Nevermind, that one of the terrorist organizations they conspired to support had nothing to do with the sting.

Interestingly, this is the second DEA-al Qaida link to surface this week. Turns out, David Headley, the American who allegedly helped plot last year's Mumbai attack, was also once a DEA informant. Here's the Philadelphia Inquirer's story on that.

December 16, 2009

The Pentagon won a Gitmo habeas case -- or did it?

On Monday, U.S. District Judge Thomas Hogan ruled that the Pentagon had acted legally when it took custody of Musaab al Madhwani from Pakistani authorities and sent him to Guantanamo in 2002. It was a rare victory for the U.S. government, which has won only nine of the 41 Guantanamo habeas cases that have been decided.

But then you read the transcript of Hogan's remarks, obtained by Carol Rosenberg of The Miami Herald, (see her work here), and you have to wonder -- did the Pentagon really win?

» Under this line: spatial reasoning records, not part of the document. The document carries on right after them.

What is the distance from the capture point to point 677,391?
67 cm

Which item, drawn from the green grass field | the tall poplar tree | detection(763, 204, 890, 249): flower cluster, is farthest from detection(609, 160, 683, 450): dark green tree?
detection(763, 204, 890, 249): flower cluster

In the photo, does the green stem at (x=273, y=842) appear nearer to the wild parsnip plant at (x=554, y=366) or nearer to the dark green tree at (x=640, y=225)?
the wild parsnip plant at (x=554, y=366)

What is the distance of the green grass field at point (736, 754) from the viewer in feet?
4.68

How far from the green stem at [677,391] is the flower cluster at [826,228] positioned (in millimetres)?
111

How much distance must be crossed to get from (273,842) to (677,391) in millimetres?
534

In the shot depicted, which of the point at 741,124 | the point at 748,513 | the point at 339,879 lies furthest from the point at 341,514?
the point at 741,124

Yes, Hogan concludes, Madhwani was without doubt a member of al Qaida. By his own testimony, Hogan said, Madhwani acknowledged that he trained and lived with al Qaida for a year. So since the government was authorized by Congress to seize al Qaida prisoners and hold them until the conflict was over, then Madhwani's detention was legal. But is it just? Hogan doesn't think so. "I do not accept the rationale that find(ing) the government had shown a basis for (Madhwani's) detention (that) that means he should not be released," Hogan said.

Hogan ruled that there was no evidence that Madhwani ever took part in an al Qaida operation, ever plotted to launch an attack, or ever fought with al Qaida or the Taliban. "I see nothing in the record that (Madhwani) poses any greater threat than the dozens of detainees similarly situated who have been transferred or cleared for transfer," Hogan said.

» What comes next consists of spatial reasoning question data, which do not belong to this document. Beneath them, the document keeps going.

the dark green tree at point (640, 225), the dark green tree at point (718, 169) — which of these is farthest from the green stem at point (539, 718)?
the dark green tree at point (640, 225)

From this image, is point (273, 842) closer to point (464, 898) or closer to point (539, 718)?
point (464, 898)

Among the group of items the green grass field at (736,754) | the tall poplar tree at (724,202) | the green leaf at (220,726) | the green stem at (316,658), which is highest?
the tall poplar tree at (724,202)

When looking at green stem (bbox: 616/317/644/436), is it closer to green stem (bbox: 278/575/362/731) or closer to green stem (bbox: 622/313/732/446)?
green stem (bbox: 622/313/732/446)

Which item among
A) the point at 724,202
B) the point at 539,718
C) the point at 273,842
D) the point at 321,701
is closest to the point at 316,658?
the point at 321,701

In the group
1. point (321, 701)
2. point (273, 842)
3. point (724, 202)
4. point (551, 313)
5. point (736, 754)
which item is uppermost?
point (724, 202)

And there's much in the government's handling of the case Hogan didn't like. The government produced documents in the case just days before the trial. "If that had happened in any other kind of case, they would have automatically been disallowed. You cannot have discovery where the principal litigant's own words are hidden from him until shortly before trial," he said.

He didn't think much of the government's evidence, either. He said he rejected 23 documents the government submitted as admissible "because the interrogations occurred 6 months after petitioner alleged he was tortured . . . I find those claims to be without merit."

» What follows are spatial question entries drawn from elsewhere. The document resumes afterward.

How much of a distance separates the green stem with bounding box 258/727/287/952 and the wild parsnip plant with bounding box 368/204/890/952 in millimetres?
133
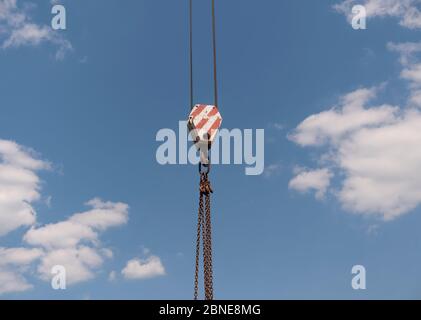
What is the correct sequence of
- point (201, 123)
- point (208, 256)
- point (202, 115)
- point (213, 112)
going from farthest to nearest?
1. point (213, 112)
2. point (202, 115)
3. point (201, 123)
4. point (208, 256)

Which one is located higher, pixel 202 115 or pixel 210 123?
pixel 202 115

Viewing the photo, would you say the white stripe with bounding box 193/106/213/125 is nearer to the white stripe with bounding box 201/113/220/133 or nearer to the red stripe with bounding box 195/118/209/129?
the red stripe with bounding box 195/118/209/129

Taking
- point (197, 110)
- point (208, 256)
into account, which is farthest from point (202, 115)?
point (208, 256)

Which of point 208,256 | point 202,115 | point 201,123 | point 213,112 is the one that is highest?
point 213,112

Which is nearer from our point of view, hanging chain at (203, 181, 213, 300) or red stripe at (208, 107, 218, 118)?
hanging chain at (203, 181, 213, 300)

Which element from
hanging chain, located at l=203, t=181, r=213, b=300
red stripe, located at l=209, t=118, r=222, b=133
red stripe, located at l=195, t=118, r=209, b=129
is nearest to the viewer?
hanging chain, located at l=203, t=181, r=213, b=300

As for Madhwani's treatment while being held by U.S. forces, Hogan also had nothing good to say. Madhwani was hung from his cell's ceiling by his left arm, so he could neither sit nor stand for "many, many days." He was blasted with deafening music 24 hours a day. "His sole respite from the deafening noise," Hogan said, "was the screams from the other prisoners when it was quiet." There was no evidence from the government, Hogan said, that Madhwani's "description of what he experienced in his confinement is inaccurate. To the contrary, his testiomny is corroborated."

He slammed the government's medical records, which found that the prisoner appeared well six days before his transfer to Guantanamo in October 2002, even though his weight was only 104 and his diastolic blood pressure was just 36, "a sign of severe dehydration which would require hospitalization normally in the United States".

Hogan also wasn't having any of the government's arguments that Madhwani's better treatment at Guantanamo made his statements there any more admissible. "Although the names in Afghanistan and Guantanamo changed, the use of threats, that is coercion, did not," Hogan said. Hogan noted that the government declined to put one of Madhwani's interrogators on the stand to refute allegations of abuse, even though the interrogator was in the Washington area and available. There's an inference the court can make from the refusal, and it's not in the government's favor, Hogan said.

In the end though, Hogan said he had no doubt Madhwani was an al Qaida member and therefore legally detained. He said Madhwani himself had said as much in testimony that was not influenced by interrogators. And based on that, he will remain at Guantanamo, "though," Hogan concluded, "I fail to see . . . that he poses any greater threat than most of the detainees who have already been released."